Exercise description:
Turn the lines of the records starting at the one containing "this 640×480 image." and ending at the one containing "crumpled hood [79, 162, 288, 209]" into a numbered list, including both of those lines and omitting any blank lines.

Information supplied:
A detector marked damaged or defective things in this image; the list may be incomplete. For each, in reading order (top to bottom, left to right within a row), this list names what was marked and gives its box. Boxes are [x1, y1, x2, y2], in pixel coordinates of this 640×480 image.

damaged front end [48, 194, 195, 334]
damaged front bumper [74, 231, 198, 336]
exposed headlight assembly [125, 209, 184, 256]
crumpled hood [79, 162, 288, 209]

--

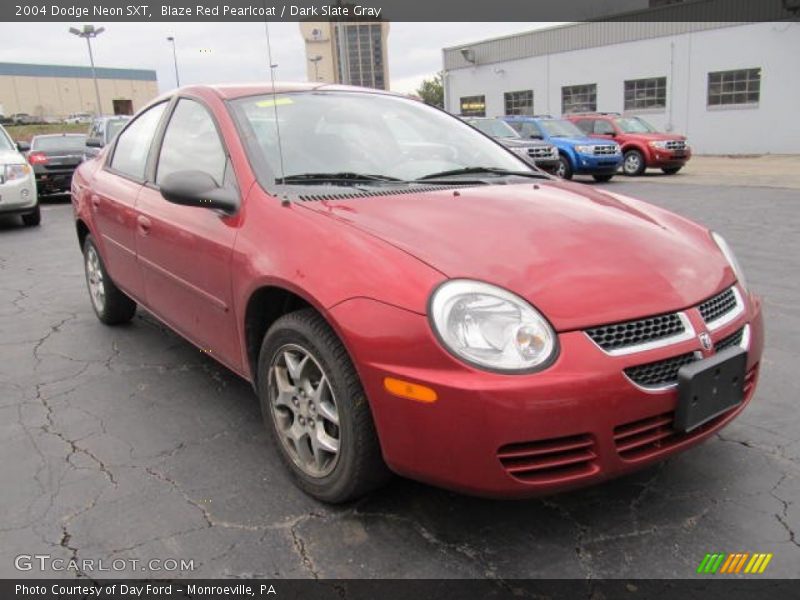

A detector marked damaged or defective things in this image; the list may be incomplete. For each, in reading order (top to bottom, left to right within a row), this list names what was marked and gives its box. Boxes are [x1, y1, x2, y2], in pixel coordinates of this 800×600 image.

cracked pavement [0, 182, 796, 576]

Response below:
1. A detector marked damaged or defective things in this image; the list may be incomplete. For each, in reading order (top to bottom, left to right within a row), this list names what was marked and gives its box. Boxes are [x1, y1, x2, y2], in pixel coordinates of this 640×480 image.
2. damaged front end [48, 194, 195, 334]
3. damaged front bumper [74, 231, 198, 336]
4. exposed headlight assembly [125, 209, 184, 256]
5. crumpled hood [79, 162, 288, 209]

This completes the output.